Acho que há dois momentos-chave no desenvolvimento dos contos de Machado: um deles corresponde à primeira coletânea de real valor, que é "Papéis Avulsos", que ele publicou em 82 na esteira de "Brás Cubas", que é um momento muito brincalhão, muito sarcástico e muito, às vezes, difícil até de entender. Um momento, eu acho, de criatividade máxima, mas o que houve depois é curioso, porque imediatamente depois desse momento de auge, digamos, de inspiração, vem um momento em que ele publica muitos contos nos jornais. Ele publicou 20, mais de 20, nos dois anos seguintes -83 e 84- e esses contos são os contos que muitas pessoas acham os melhores.
Evidentemente, houve um momento em que o conto correspondeu às necessidades dele, o que não é tão verdade, acho que no fim da vida dele, mas, enfim, um dos resultados mais encorajadores dessa tendência a renovar o interesse pelos gêneros ditos menores tem sido um interesse novo da parte de certos historiadores em relação à obra machadiana.

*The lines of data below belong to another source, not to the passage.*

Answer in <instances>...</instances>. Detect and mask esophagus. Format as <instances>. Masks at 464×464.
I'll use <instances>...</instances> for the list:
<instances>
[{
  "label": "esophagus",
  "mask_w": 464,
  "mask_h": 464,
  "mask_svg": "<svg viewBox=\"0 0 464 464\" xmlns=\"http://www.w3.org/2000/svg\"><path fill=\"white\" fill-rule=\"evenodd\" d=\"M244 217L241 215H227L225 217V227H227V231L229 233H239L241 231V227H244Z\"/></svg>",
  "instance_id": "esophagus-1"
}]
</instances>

Penso, sobretudo, no esplêndido ensaio do Nicolau Sevcenko, também aqui presente, no "Capital Final", no terceiro volume da "História da Vida Privada no Brasil" (Companhia das Letras), em que ele soube se aproveitar -e utilizar- da perspicácia do próprio Machado, nas crônicas da última década do século passado, para iluminar a geografia mental do Rio de Janeiro daquela época. E num livro recente, também, editado por Sidney Chalhoub e Leonardo Affonso de Miranda Pereira, a "História Contada" (Ed. Nova Fronteira), que contém quatro ensaios -eles dois historiadores- sobre Machado. Os novos textos, então, em certo sentido, criam ou incentivam novos rumos.
Foi ao ler e reler os contos de alguns textos menores, por exemplo, que me dei conta da envergadura do feminismo machadiano, embora ele também apareça nos romances. O mais difícil é definir esses novos rumos e dizer para onde vamos.
O livro mais desafiador da última década é "Um Mestre na Periferia do Capitalismo", do Roberto Schwarz, sobre "Memórias Póstumas de Brás Cubas". Ao propor um modelo que liga literatura e processo social, e isso no grande Machado, e ao mostrar como ele funciona em detalhe no romance, na sua construção, no enredo, no estilo volúvel, voluntarioso e caprichoso do narrador, Roberto propôs um contexto em que eventualmente muitas outras coisas venham a cobrar sentido. O que até certo ponto falta ainda, para usar uma frase do próprio, já que eu estou justamente no processo de traduzir esse livro -"Na Periferia"-, o que falta até certo ponto é trocar isso em miúdos. Não tanto nas "Memórias Póstumas", mas no processo da obra toda.
Por exemplo, na crucial década de 1870 que culminou nesse romance. E não podemos ignorar nenhum aspecto da obra, nem do contexto nacional nem internacional maior nem menor. É o exemplo talvez mais importante de como pesquisa detalhada e pensamento, por assim dizer, mais teórico, podem interagir, como sei que interagiram no meu caso 20 anos atrás.
Se estamos revelando e editando novos textos, isso não devia afetar a visão do autor que se tem na sala de aula, onde muitas vezes tenho a impressão de que Machado é tido como um chato, ou nos livros didáticos. Não podemos separar os nossos esforços de renovação para revelar um Machado mais comprometido, inserido no tempo dele, mais vivo, mais verdadeiro, do desejo de fazer com que ele seja uma presença mais viva também na cultura brasileira.